Exercise directions
Count the lines in the material below that contain the word "hide" and give the number alone.

### Records for this exercise

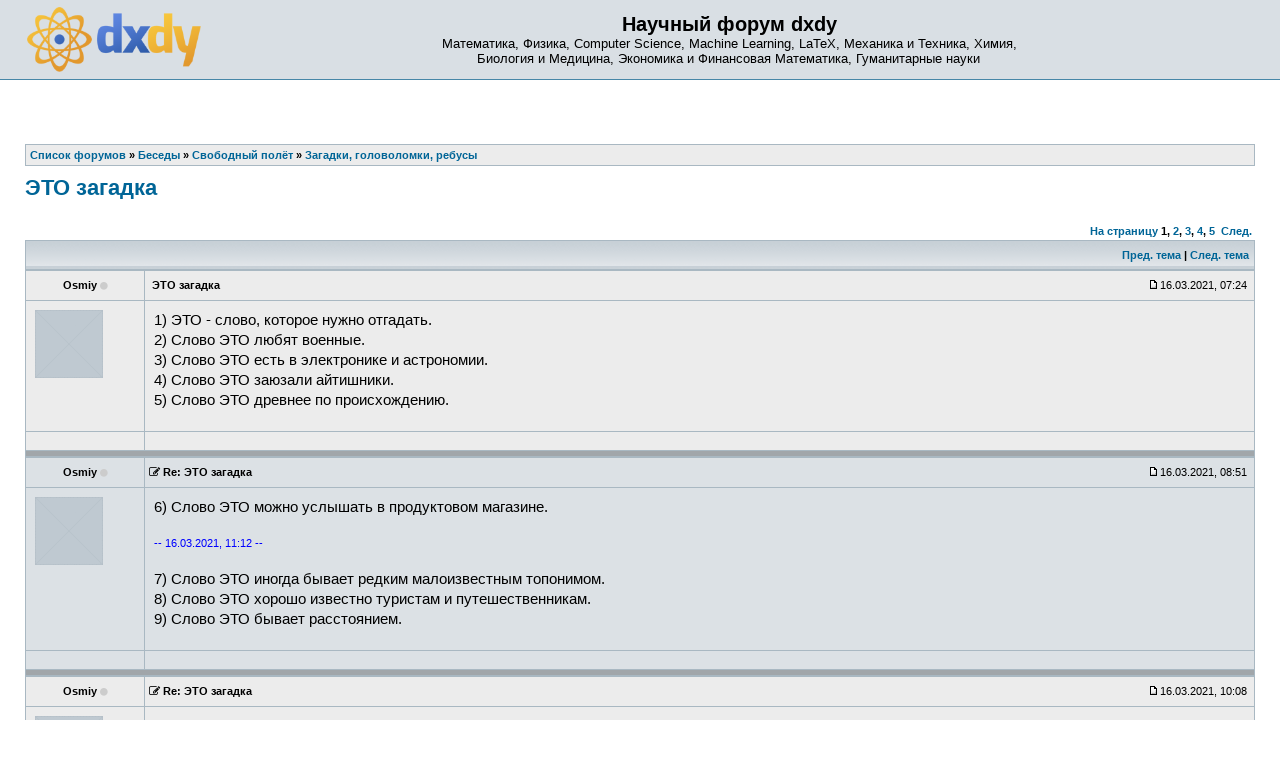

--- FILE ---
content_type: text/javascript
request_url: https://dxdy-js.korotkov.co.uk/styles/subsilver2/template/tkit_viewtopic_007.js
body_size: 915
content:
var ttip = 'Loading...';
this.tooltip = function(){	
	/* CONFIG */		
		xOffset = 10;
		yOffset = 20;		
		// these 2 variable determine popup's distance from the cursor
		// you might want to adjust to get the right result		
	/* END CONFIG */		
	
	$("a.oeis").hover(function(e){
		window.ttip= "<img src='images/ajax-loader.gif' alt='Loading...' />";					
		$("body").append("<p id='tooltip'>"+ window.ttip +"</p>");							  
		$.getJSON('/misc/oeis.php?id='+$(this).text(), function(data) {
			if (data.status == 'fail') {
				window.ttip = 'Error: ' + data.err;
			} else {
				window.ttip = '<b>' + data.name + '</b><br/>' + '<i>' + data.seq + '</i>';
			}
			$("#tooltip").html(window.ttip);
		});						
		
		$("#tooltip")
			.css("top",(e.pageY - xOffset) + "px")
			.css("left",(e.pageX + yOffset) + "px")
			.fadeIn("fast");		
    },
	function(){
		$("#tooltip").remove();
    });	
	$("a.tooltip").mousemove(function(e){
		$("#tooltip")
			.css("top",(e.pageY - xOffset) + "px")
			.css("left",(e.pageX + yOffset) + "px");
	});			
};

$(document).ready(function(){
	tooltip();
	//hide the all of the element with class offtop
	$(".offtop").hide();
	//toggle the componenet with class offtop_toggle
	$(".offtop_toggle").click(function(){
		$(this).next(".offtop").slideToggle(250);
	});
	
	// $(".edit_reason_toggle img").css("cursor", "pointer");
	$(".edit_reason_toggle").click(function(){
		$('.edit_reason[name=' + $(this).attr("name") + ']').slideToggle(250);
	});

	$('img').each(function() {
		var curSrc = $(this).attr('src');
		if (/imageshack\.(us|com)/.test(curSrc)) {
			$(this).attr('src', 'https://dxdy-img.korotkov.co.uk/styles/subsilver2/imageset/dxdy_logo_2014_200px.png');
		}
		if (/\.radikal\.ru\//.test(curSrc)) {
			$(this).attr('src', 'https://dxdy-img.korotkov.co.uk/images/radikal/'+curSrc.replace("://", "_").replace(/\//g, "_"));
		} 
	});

######
### Records for this exercise

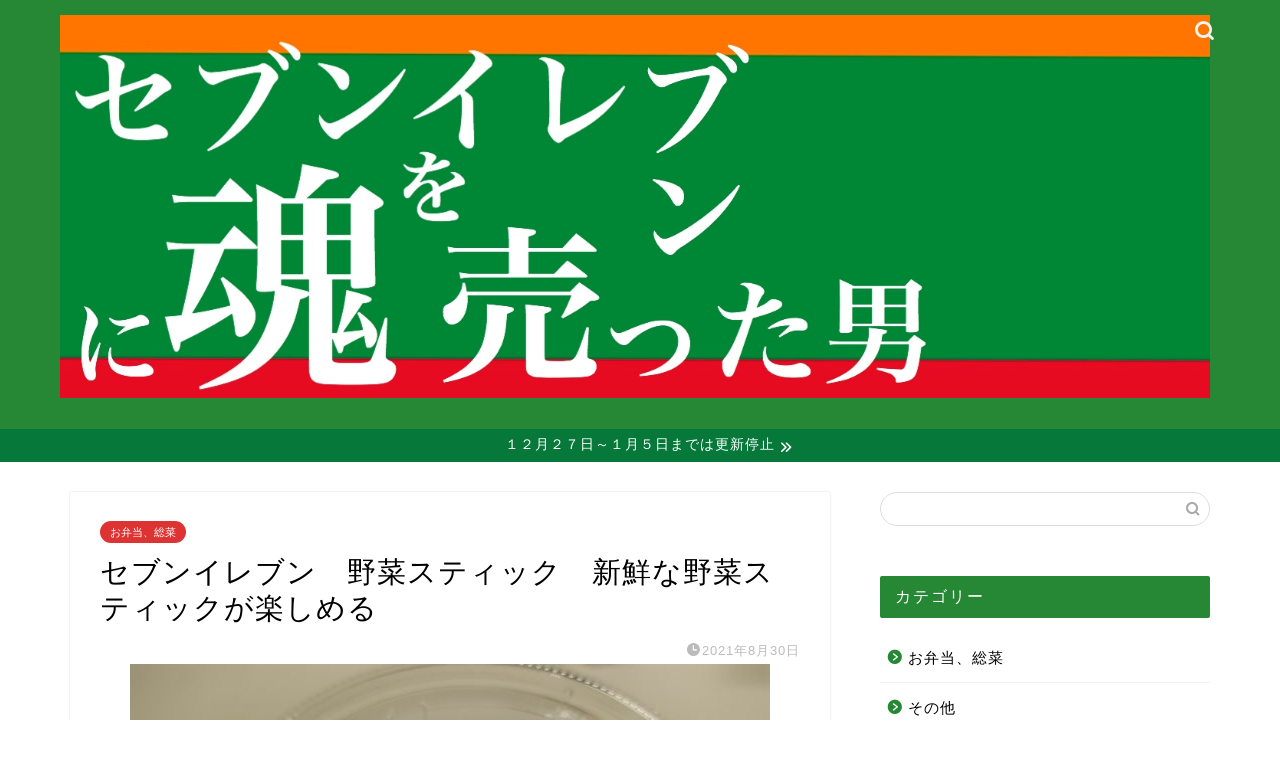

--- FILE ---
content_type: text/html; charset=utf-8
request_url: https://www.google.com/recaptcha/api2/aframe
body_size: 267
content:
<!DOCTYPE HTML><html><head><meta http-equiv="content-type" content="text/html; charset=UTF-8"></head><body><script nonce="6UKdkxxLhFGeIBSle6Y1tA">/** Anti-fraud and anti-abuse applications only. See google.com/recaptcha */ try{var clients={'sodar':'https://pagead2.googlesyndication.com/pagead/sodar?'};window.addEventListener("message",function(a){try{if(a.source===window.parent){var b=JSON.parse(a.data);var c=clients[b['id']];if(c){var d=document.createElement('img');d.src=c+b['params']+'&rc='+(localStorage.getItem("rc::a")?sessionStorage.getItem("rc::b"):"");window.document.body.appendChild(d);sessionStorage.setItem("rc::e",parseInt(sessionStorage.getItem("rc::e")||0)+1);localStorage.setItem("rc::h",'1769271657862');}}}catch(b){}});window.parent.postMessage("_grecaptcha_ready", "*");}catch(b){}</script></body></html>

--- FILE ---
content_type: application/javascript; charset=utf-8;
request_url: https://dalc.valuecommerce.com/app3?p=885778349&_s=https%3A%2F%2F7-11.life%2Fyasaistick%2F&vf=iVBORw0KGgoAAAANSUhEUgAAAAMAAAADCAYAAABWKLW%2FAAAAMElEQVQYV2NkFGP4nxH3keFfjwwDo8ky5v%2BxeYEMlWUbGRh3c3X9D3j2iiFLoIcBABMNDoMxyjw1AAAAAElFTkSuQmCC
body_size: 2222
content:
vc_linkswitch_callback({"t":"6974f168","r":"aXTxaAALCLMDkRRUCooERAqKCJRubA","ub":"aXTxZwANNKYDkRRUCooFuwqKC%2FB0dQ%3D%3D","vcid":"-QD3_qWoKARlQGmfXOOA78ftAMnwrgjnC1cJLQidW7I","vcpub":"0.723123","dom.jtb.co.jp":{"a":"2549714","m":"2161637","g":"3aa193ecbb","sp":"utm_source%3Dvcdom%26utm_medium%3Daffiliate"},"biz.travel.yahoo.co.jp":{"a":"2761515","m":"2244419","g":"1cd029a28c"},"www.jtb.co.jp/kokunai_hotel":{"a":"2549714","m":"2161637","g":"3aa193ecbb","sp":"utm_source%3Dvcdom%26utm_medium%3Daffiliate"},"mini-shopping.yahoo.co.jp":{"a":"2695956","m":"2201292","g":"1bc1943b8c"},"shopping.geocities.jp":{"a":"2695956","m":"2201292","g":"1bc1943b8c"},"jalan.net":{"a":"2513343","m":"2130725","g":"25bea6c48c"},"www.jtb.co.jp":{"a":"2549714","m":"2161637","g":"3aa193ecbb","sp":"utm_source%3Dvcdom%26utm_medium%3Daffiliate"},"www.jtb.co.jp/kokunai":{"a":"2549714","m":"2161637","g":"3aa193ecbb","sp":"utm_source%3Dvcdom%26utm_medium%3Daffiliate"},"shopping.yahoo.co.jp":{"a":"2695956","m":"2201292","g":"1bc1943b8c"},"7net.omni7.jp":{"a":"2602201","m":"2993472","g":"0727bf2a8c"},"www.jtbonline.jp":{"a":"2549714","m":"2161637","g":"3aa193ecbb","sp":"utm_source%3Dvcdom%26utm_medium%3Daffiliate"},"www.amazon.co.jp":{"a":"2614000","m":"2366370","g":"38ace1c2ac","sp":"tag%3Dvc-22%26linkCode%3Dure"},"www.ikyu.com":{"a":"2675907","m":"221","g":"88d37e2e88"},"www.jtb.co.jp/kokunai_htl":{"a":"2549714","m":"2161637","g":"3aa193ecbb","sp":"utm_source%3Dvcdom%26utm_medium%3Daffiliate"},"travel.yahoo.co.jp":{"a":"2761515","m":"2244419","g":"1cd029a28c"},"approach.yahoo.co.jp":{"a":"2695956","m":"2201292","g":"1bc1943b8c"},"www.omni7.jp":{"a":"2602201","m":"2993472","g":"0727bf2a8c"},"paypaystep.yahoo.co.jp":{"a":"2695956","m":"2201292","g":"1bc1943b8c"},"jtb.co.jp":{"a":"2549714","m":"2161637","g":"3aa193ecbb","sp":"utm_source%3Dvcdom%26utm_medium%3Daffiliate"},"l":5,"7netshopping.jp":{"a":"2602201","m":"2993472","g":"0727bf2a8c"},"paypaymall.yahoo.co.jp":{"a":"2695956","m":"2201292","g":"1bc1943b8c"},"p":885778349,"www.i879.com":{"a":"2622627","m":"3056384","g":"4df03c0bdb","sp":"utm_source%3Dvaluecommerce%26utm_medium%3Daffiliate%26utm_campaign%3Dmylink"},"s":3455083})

######
### Records for this exercise

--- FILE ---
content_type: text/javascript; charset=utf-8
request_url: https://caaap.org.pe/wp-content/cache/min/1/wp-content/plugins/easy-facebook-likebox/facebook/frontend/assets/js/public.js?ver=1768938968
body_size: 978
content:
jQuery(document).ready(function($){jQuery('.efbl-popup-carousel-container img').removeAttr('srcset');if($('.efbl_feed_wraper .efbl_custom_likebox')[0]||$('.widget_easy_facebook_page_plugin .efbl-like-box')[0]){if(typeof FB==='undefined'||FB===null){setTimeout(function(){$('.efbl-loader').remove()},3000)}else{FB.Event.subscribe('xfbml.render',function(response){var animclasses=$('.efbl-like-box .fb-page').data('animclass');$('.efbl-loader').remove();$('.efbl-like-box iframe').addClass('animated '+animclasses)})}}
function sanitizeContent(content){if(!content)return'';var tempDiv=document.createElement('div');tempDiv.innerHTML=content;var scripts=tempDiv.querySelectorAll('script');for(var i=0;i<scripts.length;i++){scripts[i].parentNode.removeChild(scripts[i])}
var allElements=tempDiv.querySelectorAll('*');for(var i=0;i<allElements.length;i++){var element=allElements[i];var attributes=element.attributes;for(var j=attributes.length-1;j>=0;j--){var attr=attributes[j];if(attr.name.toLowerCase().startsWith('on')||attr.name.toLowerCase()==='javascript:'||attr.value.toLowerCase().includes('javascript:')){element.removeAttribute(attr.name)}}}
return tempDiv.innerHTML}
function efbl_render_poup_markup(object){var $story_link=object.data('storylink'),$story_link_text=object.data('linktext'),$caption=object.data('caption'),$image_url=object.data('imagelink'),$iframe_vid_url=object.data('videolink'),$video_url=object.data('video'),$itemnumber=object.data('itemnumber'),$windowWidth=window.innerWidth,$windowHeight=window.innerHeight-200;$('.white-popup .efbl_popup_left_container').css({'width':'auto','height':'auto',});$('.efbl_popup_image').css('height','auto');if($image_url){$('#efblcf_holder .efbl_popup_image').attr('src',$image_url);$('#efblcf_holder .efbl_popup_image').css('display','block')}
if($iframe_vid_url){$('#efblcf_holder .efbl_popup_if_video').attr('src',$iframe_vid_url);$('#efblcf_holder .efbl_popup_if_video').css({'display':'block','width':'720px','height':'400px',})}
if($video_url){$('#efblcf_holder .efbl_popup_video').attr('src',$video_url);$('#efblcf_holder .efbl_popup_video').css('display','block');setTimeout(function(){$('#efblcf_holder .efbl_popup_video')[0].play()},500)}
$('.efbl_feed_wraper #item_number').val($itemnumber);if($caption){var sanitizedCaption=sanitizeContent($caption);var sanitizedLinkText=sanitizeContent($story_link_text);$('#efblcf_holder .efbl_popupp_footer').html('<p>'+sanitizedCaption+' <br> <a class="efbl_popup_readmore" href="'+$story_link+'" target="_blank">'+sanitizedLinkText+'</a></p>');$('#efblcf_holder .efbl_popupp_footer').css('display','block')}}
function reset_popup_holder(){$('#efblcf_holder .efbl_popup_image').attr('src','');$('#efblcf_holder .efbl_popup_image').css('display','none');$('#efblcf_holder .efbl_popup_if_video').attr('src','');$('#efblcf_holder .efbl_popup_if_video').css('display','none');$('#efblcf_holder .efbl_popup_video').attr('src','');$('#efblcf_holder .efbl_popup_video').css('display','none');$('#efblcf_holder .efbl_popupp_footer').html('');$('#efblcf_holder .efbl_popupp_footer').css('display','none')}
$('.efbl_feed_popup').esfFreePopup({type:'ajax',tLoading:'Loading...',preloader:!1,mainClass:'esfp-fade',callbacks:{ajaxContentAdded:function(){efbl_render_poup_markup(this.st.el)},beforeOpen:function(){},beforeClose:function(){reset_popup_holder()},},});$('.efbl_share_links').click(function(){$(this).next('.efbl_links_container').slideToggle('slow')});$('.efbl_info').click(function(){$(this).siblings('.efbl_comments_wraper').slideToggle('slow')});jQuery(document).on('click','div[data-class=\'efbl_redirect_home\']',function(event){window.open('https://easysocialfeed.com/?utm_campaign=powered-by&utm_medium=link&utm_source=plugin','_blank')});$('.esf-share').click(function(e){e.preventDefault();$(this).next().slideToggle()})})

######

Task result
2